Anastasios "Tasos" Bavelas
- Native name: Αναστάσιος Μπαβέλας
- Country (sports): Greece
- Born: 27 February 1968 (age 58) Athens, Greece

Singles
- Highest ranking: No. 451

Doubles
- Highest ranking: No. 438

= Anastasios Bavelas =

Greek tennis player

Anastasios ("Tasos") Bavelas (Greek: Αναστάσιος ("Τάσος") Μπαβέλας; born 27 February 1968 in Athens, Attica) is a retired tennis player from Greece and current coach.

Bavelas represented his native country in the doubles competition at the 1988 Summer Olympics in Seoul, partnering George Kalovelonis. The pair was eliminated in the first round there. He also competed at the 1984 Summer Olympics and the 1992 Summer Olympics.
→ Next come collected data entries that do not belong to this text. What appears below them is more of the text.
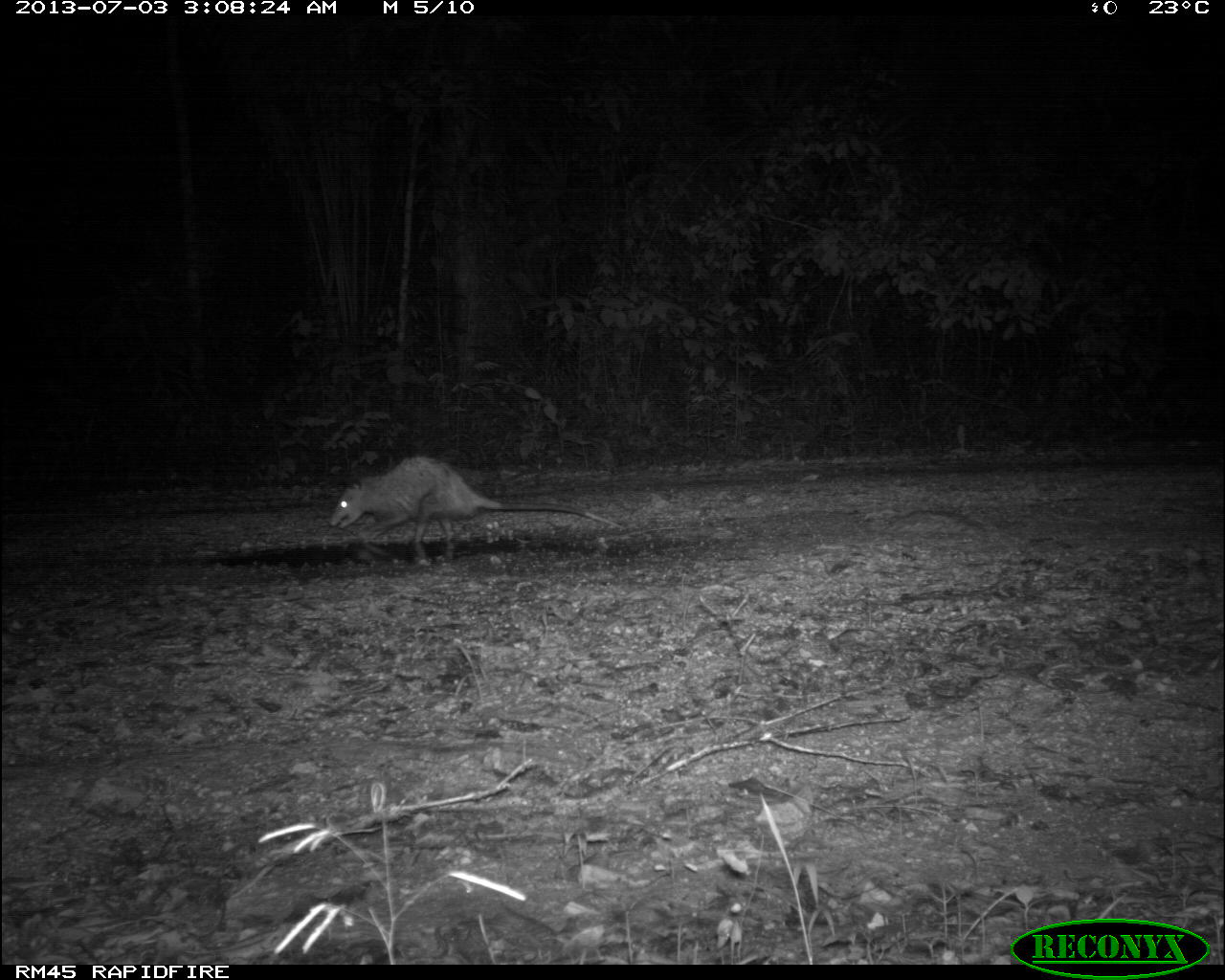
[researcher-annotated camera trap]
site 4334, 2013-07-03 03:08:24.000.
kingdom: Animalia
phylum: Chordata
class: Mammalia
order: Didelphimorphia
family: Didelphidae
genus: Didelphis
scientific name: Didelphis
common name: american opossums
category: didelphis sp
Didelphis sp (american opossums) (Didelphis), count 1.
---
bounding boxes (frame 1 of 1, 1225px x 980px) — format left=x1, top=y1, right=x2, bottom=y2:
didelphis sp: left=326, top=455, right=627, bottom=543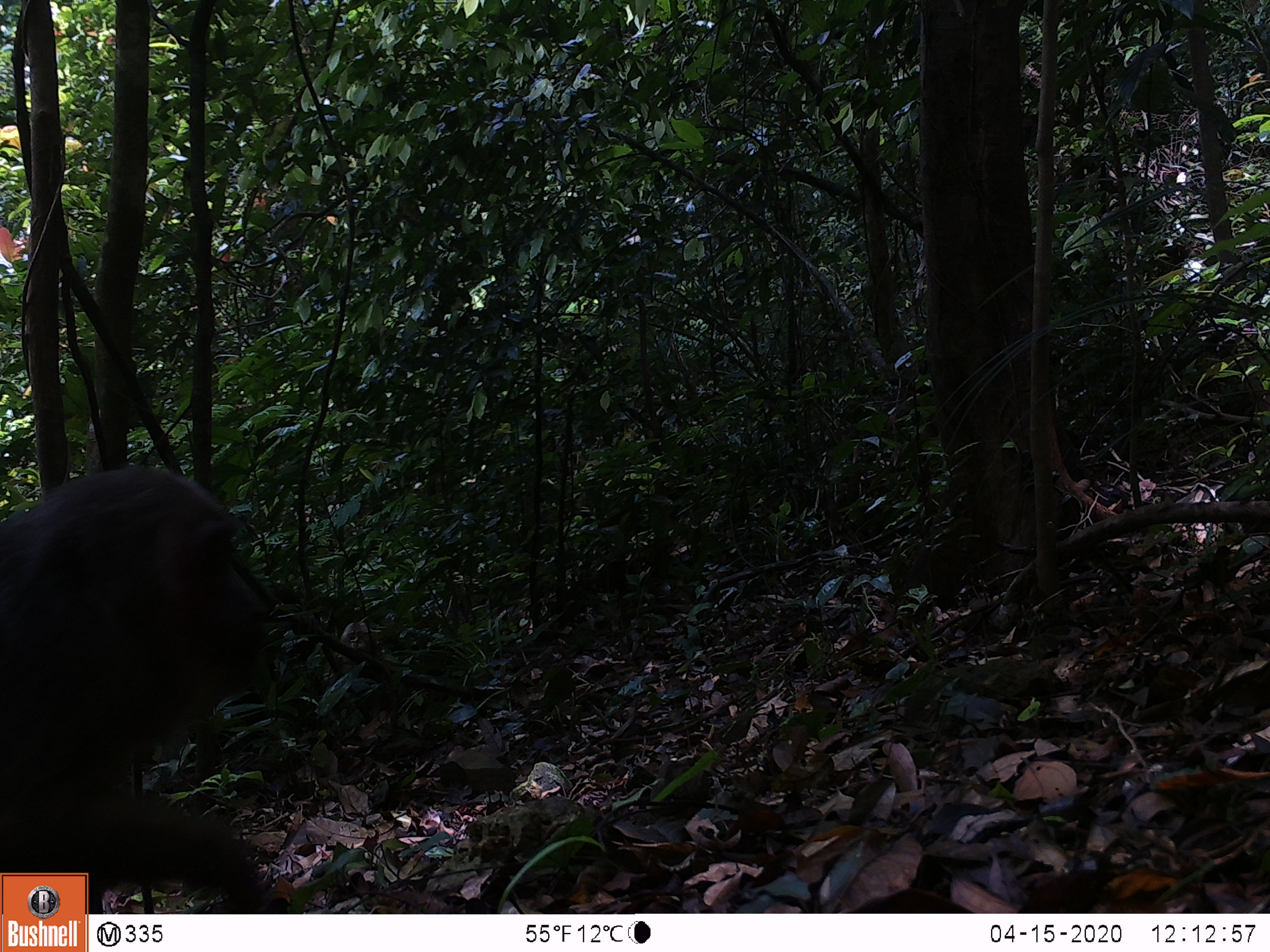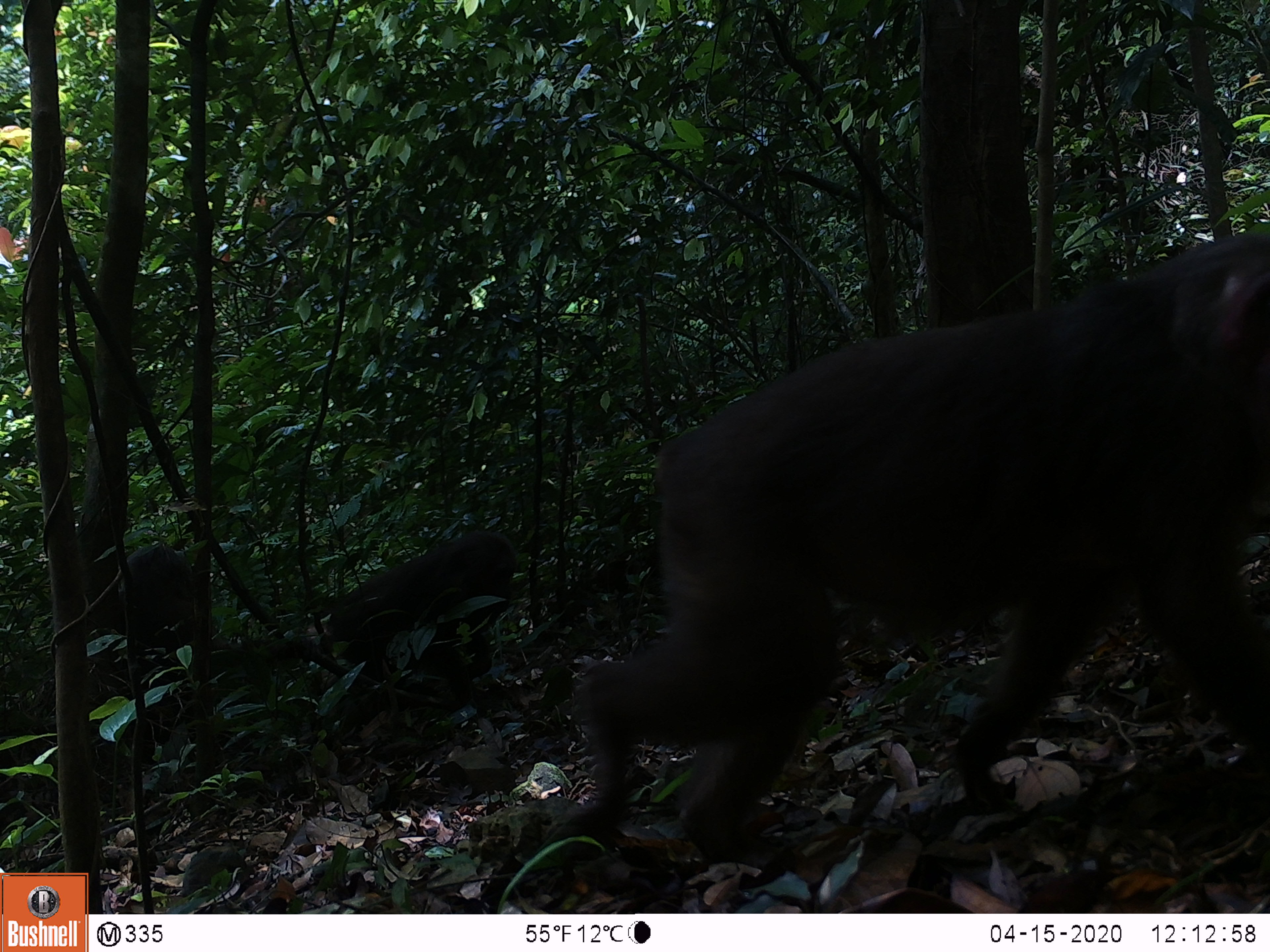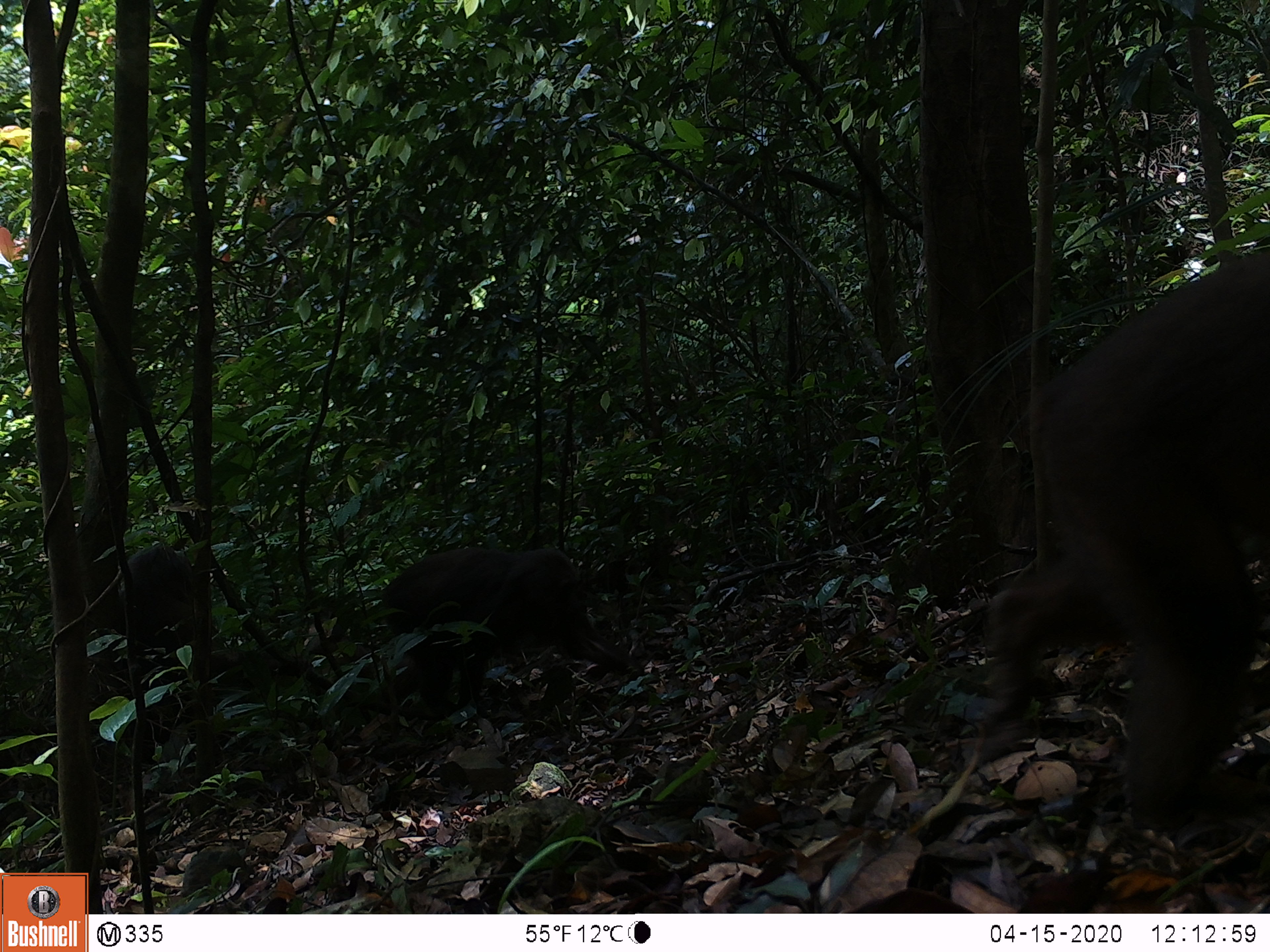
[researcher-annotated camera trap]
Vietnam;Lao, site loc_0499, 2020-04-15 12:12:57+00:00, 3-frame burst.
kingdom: Animalia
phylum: Chordata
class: Mammalia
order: Primates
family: Cercopithecidae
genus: Macaca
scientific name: Macaca arctoides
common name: stump-tailed macaque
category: stump tailed macaque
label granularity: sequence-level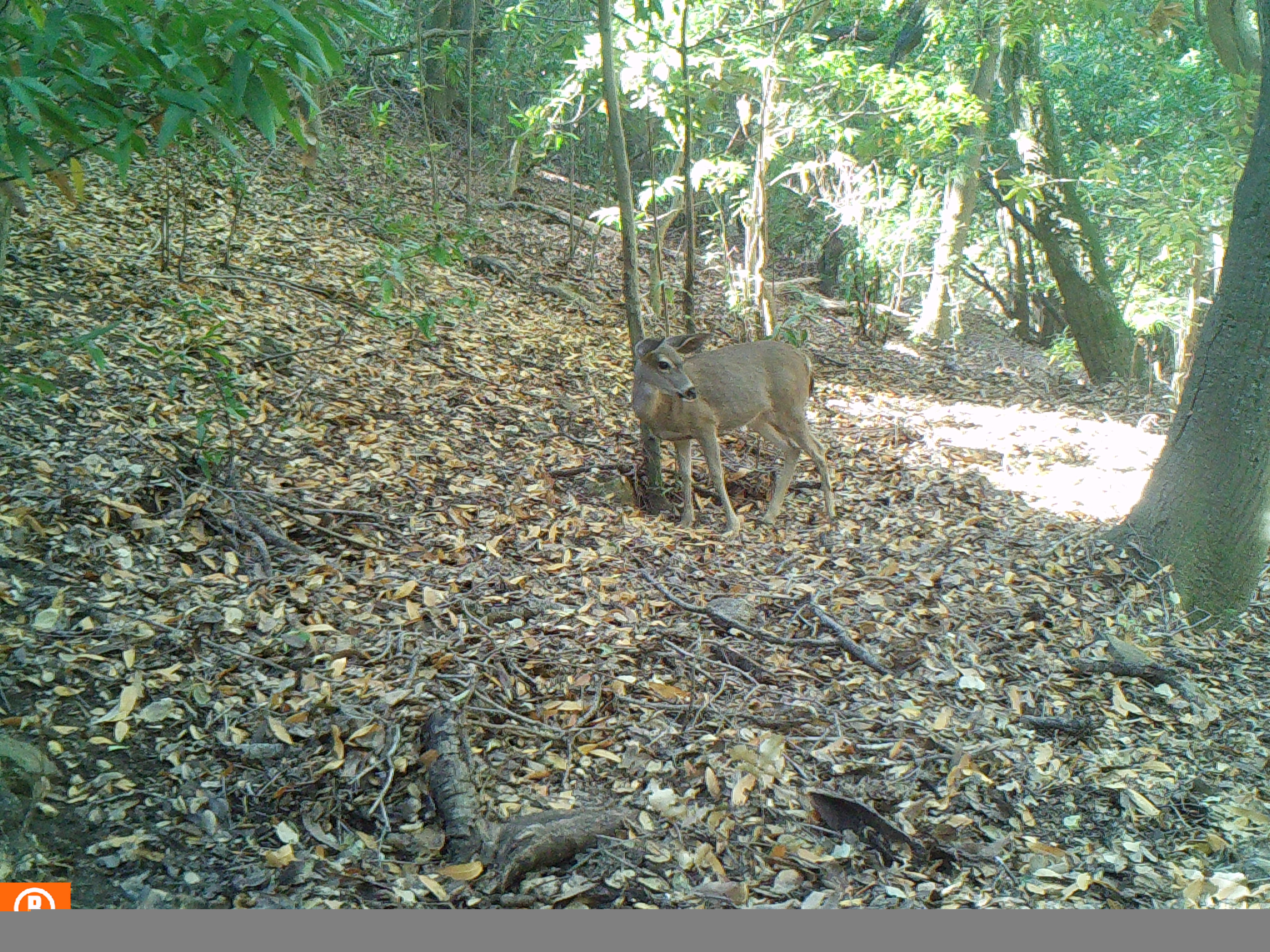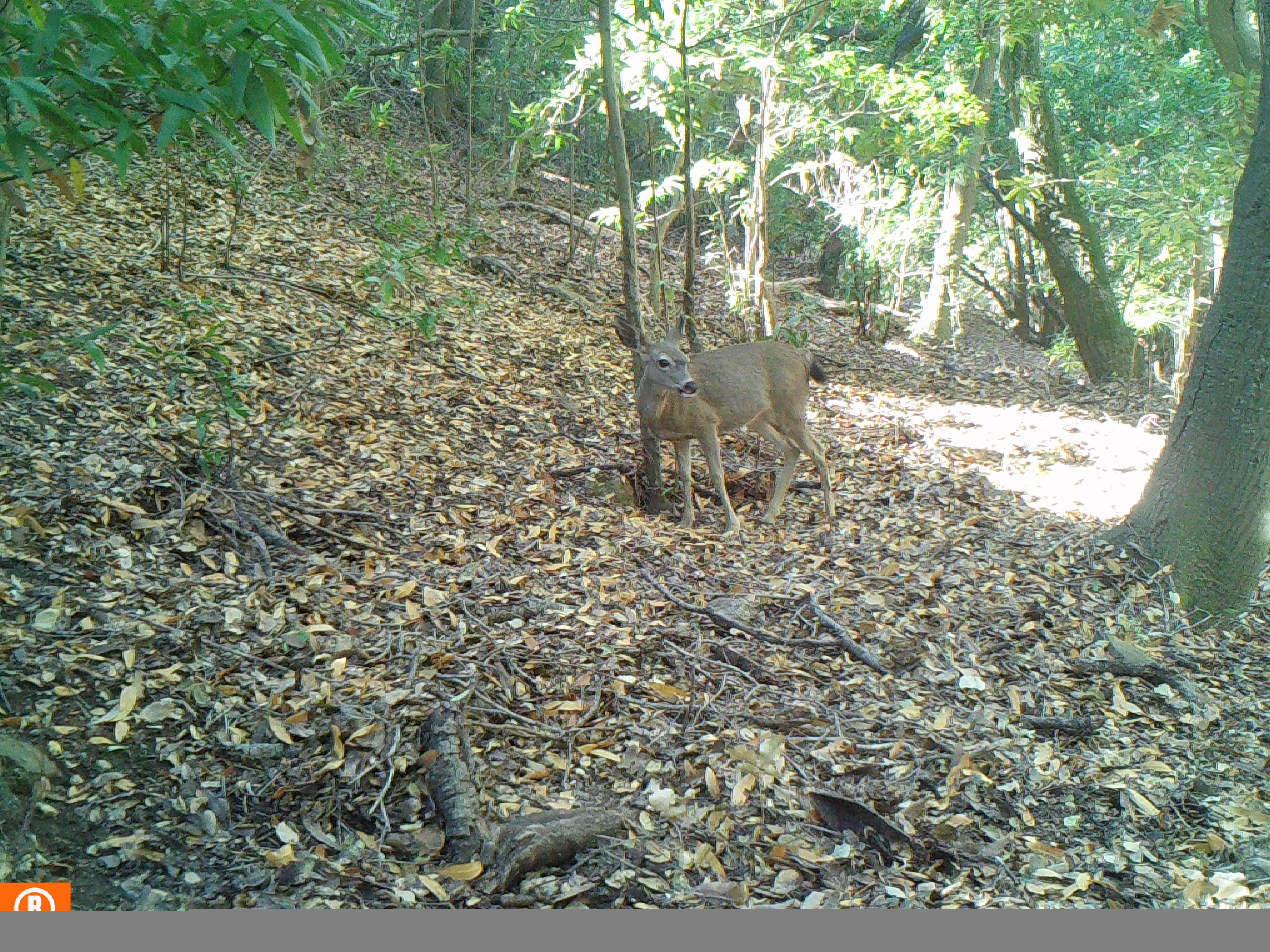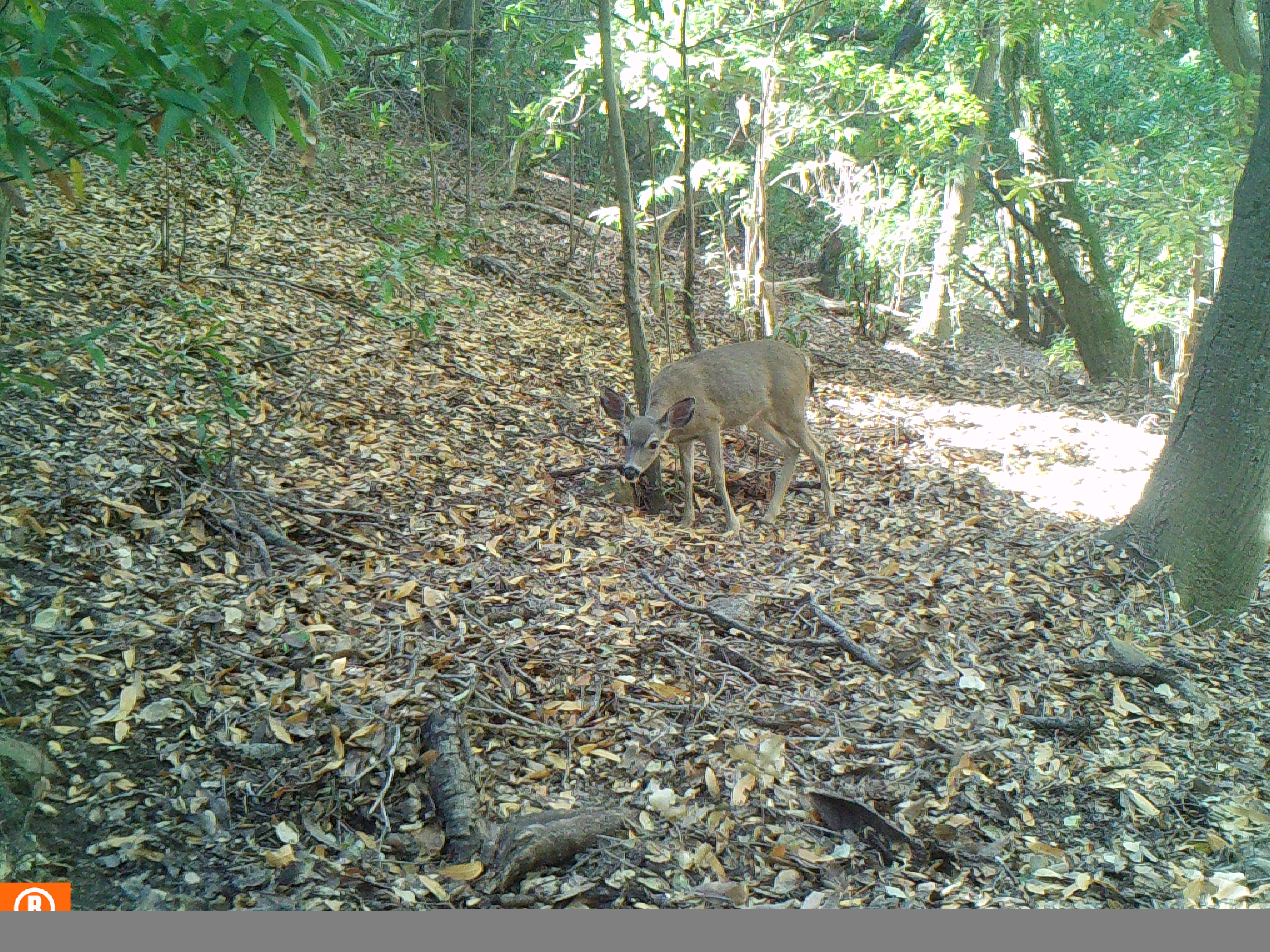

The left-hander Bavelas represented Greece in the Davis Cup from 1984 to 1994, posting a 15–13 record in singles and a 5–3 record in doubles.

Bevalas played in some dozen minor circuit events during the 1980s. He highest ranking in singles was world No. 451, which he reached in November 1984. His highest doubles ranking was World No. 438, which he reached in July 1986.

As of 2018, Bavelas was the tennis coach for the Greek Women's National Team.